Giulia Bongiorno propone modifiche al disegno di legge sulla violenza sessuale

Giulia Bongiorno, esponente di rilievo nel panorama politico italiano, ha presentato una serie di proposte per modificare il disegno di legge relativo alla violenza sessuale. Le modifiche suggerite hanno suscitato un acceso dibattito, sia all’interno delle istituzioni che tra l’opinione pubblica.

Aumento delle sanzioni per atti sessuali contro la volontà

Una delle principali novità proposte da Bongiorno consiste nell’aumento delle sanzioni per atti sessuali commessi contro la volontà della persona coinvolta. Attualmente, le pene previste vanno da un minimo di 6 a un massimo di 12 anni. Con le nuove modifiche, si prevede un incremento della pena massima a 12 anni, sottolineando così la gravità di tali reati.

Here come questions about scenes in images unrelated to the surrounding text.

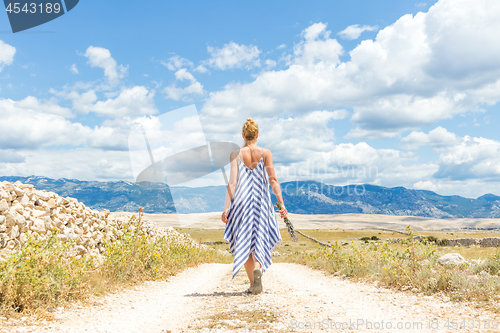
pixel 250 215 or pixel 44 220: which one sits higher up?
pixel 250 215

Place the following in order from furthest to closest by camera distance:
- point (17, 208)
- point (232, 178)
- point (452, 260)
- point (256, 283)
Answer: point (17, 208)
point (452, 260)
point (232, 178)
point (256, 283)

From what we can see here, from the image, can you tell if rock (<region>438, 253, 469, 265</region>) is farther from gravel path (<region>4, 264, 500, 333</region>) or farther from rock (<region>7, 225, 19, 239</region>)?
rock (<region>7, 225, 19, 239</region>)

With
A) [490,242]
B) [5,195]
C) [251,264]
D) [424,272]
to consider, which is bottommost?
[490,242]

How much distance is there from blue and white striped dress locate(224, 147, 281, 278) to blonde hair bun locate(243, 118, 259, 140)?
0.43 meters

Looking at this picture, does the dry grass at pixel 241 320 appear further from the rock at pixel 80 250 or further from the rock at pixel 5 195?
the rock at pixel 5 195

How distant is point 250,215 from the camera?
6250mm

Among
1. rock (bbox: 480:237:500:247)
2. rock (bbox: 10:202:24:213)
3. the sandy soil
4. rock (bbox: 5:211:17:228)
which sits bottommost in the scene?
the sandy soil

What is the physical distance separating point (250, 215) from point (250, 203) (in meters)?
0.23

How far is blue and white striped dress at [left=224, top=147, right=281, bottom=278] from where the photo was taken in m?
6.16

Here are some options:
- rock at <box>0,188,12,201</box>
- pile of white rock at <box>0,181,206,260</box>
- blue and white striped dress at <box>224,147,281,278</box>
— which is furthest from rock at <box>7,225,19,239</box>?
blue and white striped dress at <box>224,147,281,278</box>

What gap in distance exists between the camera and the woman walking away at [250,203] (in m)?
6.18

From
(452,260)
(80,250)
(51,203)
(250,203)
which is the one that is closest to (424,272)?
(452,260)

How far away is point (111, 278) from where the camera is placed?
7.54m

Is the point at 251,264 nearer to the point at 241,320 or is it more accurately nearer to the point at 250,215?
the point at 250,215
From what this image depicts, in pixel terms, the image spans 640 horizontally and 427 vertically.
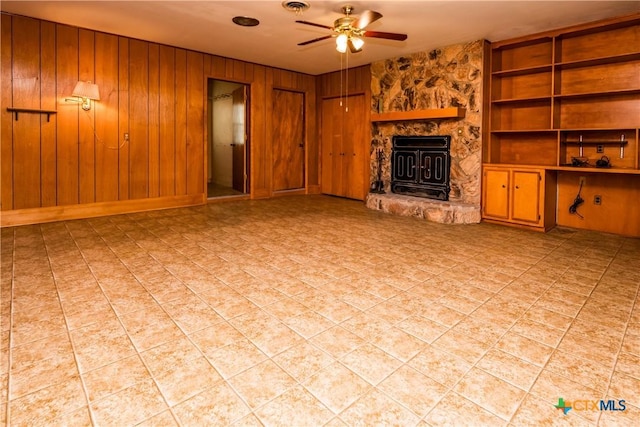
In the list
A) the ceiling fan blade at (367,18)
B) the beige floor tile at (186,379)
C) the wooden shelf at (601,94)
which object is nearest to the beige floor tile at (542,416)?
the beige floor tile at (186,379)

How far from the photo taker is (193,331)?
2.16 metres

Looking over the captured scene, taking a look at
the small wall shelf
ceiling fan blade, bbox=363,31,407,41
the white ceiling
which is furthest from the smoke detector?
the small wall shelf

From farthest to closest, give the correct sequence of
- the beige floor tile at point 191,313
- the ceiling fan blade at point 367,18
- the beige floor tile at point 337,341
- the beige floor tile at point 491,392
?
1. the ceiling fan blade at point 367,18
2. the beige floor tile at point 191,313
3. the beige floor tile at point 337,341
4. the beige floor tile at point 491,392

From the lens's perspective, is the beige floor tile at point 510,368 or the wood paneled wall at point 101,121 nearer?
the beige floor tile at point 510,368

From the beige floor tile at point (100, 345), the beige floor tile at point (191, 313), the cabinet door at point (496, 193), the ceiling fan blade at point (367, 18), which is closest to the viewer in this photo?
the beige floor tile at point (100, 345)

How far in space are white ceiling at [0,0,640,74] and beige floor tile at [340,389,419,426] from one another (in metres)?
3.85

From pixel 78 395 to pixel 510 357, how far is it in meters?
2.00

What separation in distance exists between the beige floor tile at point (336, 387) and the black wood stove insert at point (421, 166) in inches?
178

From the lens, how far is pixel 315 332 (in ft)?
7.09

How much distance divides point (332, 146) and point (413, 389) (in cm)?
658

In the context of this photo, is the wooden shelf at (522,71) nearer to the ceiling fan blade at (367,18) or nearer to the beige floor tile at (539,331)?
the ceiling fan blade at (367,18)

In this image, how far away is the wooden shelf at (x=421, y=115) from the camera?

Inasprimento delle sanzioni in caso di violenza o abuso di autorità

In aggiunta, Bongiorno ha proposto di elevare le sanzioni a 13 anni nel caso in cui il reato venga commesso con l’uso di violenza o abuso di autorità. Questa misura mira a tutelare le vittime, specialmente in contesti in cui la disparità di potere può avere un ruolo cruciale nella commissione del reato.

Controversie sulla scomparsa della parola “consenso”

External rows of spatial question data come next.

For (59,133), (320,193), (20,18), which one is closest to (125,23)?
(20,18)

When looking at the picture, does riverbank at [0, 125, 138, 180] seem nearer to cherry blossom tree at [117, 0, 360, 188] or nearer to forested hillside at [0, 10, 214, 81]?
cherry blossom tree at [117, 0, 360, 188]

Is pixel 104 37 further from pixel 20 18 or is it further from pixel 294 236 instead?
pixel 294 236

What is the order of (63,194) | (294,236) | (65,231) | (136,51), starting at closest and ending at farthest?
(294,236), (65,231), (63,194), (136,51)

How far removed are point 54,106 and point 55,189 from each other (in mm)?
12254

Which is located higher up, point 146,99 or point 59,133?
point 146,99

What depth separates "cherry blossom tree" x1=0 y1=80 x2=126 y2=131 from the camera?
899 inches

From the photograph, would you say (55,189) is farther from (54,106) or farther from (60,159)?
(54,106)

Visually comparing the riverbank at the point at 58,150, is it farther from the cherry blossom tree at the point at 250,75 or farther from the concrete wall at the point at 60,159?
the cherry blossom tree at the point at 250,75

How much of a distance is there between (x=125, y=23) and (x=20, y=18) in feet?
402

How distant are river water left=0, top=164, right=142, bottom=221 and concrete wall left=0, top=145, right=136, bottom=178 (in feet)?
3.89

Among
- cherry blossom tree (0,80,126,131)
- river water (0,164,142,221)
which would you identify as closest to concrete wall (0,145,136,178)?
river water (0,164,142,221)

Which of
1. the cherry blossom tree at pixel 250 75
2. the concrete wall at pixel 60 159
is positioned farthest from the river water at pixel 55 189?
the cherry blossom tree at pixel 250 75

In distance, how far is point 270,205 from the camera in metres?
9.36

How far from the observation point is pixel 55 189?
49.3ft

Tuttavia, le proposte di modifica non sono prive di controversie. Un punto particolarmente dibattuto è la scomparsa della parola “consenso” dal testo originale del disegno di legge. Questo aspetto ha sollevato preoccupazioni tra le associazioni che si occupano di diritti delle donne e di violenza di genere, che temono che tale omissione possa indebolire la protezione giuridica delle vittime.

Importanza della volontà della donna nel nuovo testo

Giulia Bongiorno, rispondendo alle critiche, ha sottolineato l’importanza della volontà della donna nel nuovo testo, enfatizzando che la mancanza di consenso deve essere chiaramente definita e tutelata. Le sue proposte mirano a rendere più chiara e incisiva la legge in materia di violenza sessuale, ponendo l’accento sulla necessità di un consenso esplicito.

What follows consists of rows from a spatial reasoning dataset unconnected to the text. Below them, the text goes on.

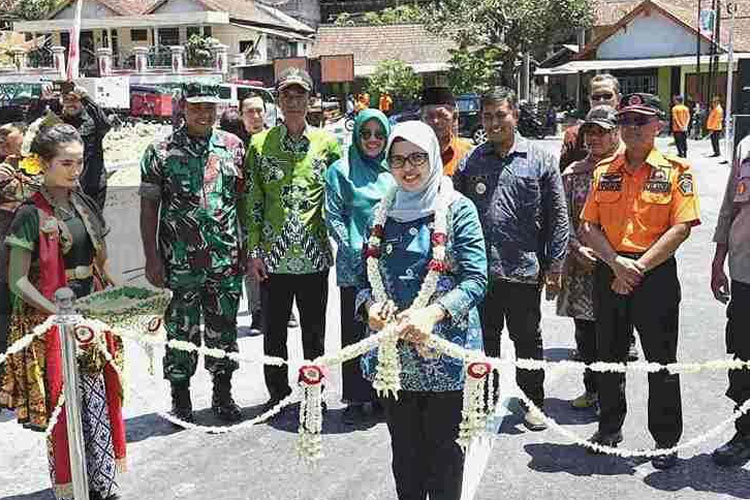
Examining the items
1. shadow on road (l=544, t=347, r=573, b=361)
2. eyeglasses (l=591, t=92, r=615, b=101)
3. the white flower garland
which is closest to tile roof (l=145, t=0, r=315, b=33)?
shadow on road (l=544, t=347, r=573, b=361)

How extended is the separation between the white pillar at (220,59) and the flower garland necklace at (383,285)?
46202mm

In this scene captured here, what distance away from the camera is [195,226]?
5215mm

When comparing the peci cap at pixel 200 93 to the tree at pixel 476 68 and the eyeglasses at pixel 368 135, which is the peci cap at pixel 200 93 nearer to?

Introduzione di una presunzione di dissenso

Un altro aspetto significativo delle proposte di Bongiorno è l’introduzione di una presunzione di dissenso in assenza di consenso esplicito. Questa misura intende garantire che ogni atto sessuale avvenga solo con il chiaro assenso delle persone coinvolte, rafforzando così la tutela delle vittime.

Discussione in corso nella commissione Giustizia del Senato

Attualmente, le proposte di modifica sono oggetto di discussione nella commissione Giustizia del Senato. Il dibattito si preannuncia complesso, con differenti opinioni espresse da vari gruppi politici e sociali. La questione della violenza sessuale è infatti un tema delicato e di grande rilevanza sociale, che richiede un approccio attento e ponderato per garantire la protezione delle vittime e la giustizia per i reati commessi.